The IN operator in DAX

UPDATE 2022-03-01: it is available a new article Understanding the IN operator in DAX which contains more updated content and sample queries you can try online with dax.do!

The new IN syntax has been available in Power BI since November 2016 and in Excel 2016 since Version 1701 (February 2017 in Current Channel). This syntax will be also available in future versions of Analysis Services (after SQL Server 2016). In order to support this new operator, DAX also introduced two new syntaxes, table and row constructor, which enables the creation of “anonymous” tables that can be used to compare the value of two or more columns instead of a single one.

For example, consider the following syntax:

RedOrBlack Sales OR :=
CALCULATE ( 
    [Sales Amount],
    Products[Color] = "Red" || Products[Color] = "Black"
)

With the new IN syntax, you can write:

RedOrBlack Sales IN :=
CALCULATE ( 
    [Sales Amount],
    Products[Color] IN { "Red", "Black" }
)

As you will see in the following sections, the IN operator can be used also with dynamic expressions, and it can compare more than one or column. The syntax that follows the IN operator in the previous example is a table constructor, and each row can have a row constructor when its content has more than one column.
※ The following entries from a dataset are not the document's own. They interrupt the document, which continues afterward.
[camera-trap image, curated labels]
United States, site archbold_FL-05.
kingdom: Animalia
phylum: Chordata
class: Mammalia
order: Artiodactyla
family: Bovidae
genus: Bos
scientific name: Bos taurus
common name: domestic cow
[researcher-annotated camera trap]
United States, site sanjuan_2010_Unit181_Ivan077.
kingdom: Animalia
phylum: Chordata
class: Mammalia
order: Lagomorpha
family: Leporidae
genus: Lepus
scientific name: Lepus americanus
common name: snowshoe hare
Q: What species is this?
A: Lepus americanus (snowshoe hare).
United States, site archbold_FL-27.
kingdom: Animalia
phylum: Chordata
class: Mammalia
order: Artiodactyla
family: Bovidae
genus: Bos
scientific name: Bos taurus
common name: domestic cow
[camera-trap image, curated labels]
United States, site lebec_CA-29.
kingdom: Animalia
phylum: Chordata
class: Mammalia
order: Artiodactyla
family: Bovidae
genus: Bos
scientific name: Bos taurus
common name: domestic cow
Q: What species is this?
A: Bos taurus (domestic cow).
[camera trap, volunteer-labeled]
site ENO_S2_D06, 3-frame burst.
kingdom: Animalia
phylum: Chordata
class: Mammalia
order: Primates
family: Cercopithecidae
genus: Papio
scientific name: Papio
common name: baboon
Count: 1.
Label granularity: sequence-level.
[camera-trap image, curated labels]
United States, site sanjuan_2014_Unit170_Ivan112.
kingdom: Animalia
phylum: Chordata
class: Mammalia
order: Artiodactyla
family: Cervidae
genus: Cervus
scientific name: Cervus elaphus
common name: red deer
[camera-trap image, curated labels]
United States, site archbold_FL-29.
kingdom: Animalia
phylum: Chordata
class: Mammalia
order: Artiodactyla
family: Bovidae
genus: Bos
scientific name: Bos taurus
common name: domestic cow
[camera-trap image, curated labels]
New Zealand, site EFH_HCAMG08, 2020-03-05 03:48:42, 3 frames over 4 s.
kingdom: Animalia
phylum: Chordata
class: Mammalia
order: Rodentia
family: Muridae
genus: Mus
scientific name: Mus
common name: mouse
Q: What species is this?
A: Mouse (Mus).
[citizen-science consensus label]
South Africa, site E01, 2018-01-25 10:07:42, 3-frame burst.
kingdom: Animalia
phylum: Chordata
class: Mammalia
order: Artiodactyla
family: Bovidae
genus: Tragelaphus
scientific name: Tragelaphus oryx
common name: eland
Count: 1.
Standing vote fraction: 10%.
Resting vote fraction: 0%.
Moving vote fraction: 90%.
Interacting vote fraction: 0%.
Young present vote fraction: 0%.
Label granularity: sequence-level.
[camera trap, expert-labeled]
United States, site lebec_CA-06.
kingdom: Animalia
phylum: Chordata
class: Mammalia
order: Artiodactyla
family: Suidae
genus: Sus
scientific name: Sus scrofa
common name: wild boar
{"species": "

The IN operator is a CONTAINSROW function

As it is often the case in DAX, the IN operator is just syntax sugar for calling another DAX function, which in this case is CONTAINSROW. For example, the previous measure RedOrBlack Sales can be written as:

RedOrBlack Sales CR :=
CALCULATE ( 
    [Sales Amount],
    CONTAINSROW (
        { "Red", "Black" },
        Products[Color]
    )
)

The new CONTAINSROW function resembles the CONTAINS function, but it allows to use an anonymous table that you create with a table constructor. In fact, the CONTAINS syntax is:

CONTAINS ( 
    <lookupTable>,
    <lookupTable>[lookupColumn]
    <externalTable>[externalColumn]
)

Because the second argument of CONTAINS requires a column reference in the lookup table passed as first parameter, you can use CONTAINS only with a table that has names. Thus, you might use CONTAINS with a table created in the same expression by using DATATABLE, but the syntax is verbose:

RedOrBlack Sales CD := 
CALCULATE (
    [Sales Amount],
    FILTER (
        ALL ( Products[Color] ),
        CONTAINS (
            DATATABLE ( "Color", STRING, { { "Red" }, { "Black" } } ),
            [Color], Products[Color]
        )
    )
)

The IN operator with a single column

The CONTAINSROW function requires that all the columns specified in the table must have a correspondent column in the expression before IN. Thus, the simple syntax for one column is:

<table>[column] IN <lookupTable>

In this syntax, the lookupTable is a table with a single column only. It could be a dynamic table expression, such as in the following example, which returns the value of the sales of all the other colors other than the ones selected:

Other Colors :=
CALCULATE (
    [Sales Amount],
    Products[Color] IN 
        EXCEPT ( 
            ALL ( Products[Color] ), 
            VALUES ( Products[Color] ) 
        )
)

Please note that the syntax above is just an example of a dynamic expression applied to IN. In this specific case, you would obtain the exact result by using just EXCEPT in the filter argument of CALCULATE:

Other Colors 2 :=
CALCULATE (
    [Sales Amount],
    EXCEPT ( 
        ALL ( Products[Color] ), 
        VALUES ( Products[Color] )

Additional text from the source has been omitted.